PROBLEM -> Repeat the following entries verbatim, apart from the pictures.

RECORDS SHOWN ->
*** Block opens ***

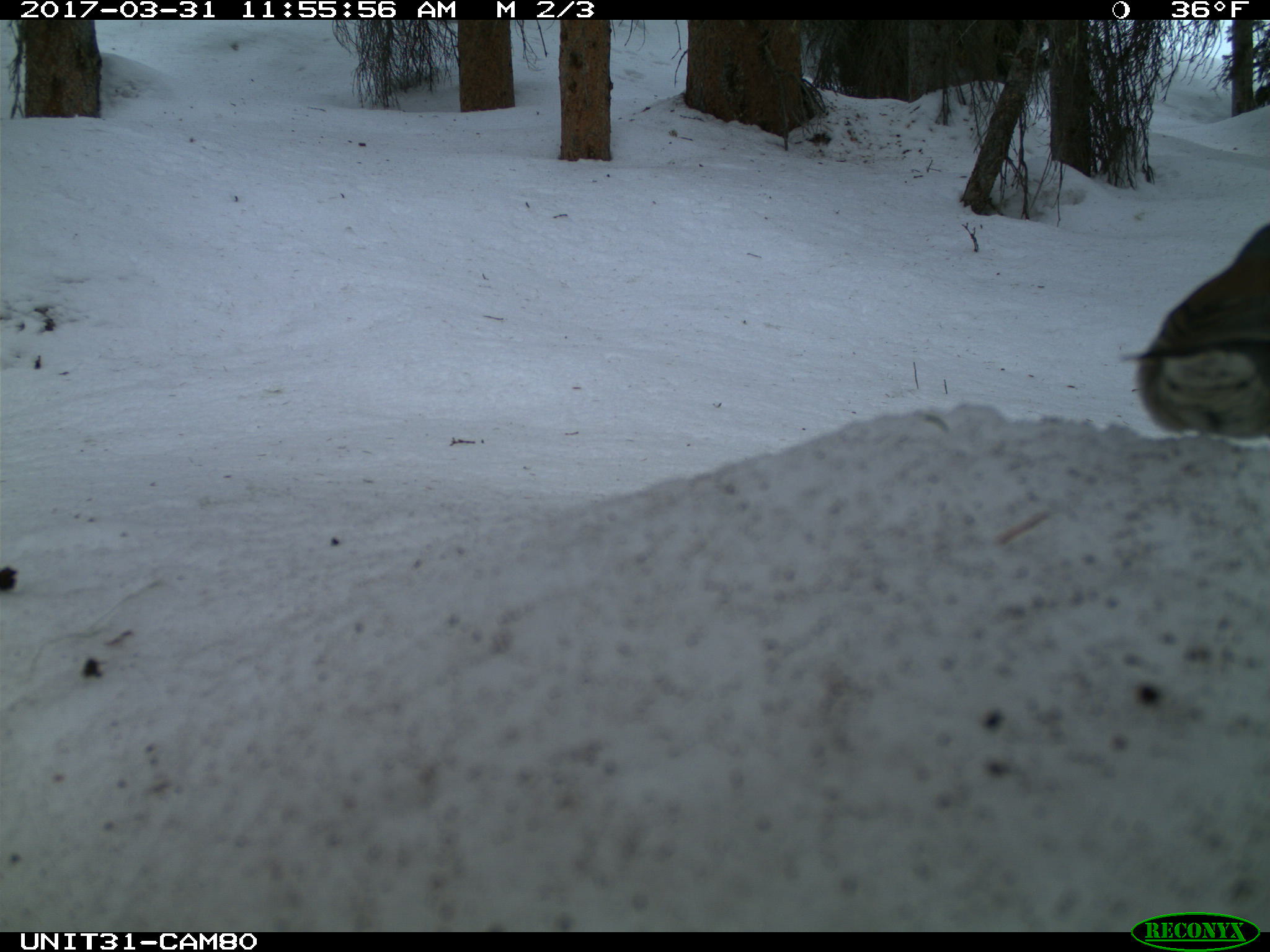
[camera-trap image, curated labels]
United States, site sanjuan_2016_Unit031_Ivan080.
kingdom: Animalia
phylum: Chordata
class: Aves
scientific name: Aves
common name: birds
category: unidentified bird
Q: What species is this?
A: Unidentified bird (birds) (Aves).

*** Block closes ***

RESPONSE ->
[camera-trap image, curated labels]
United States, site sanjuan_2016_Unit031_Ivan080.
kingdom: Animalia
phylum: Chordata
class: Aves
scientific name: Aves
common name: birds
category: unidentified bird
Q: What species is this?
A: Unidentified bird (birds) (Aves).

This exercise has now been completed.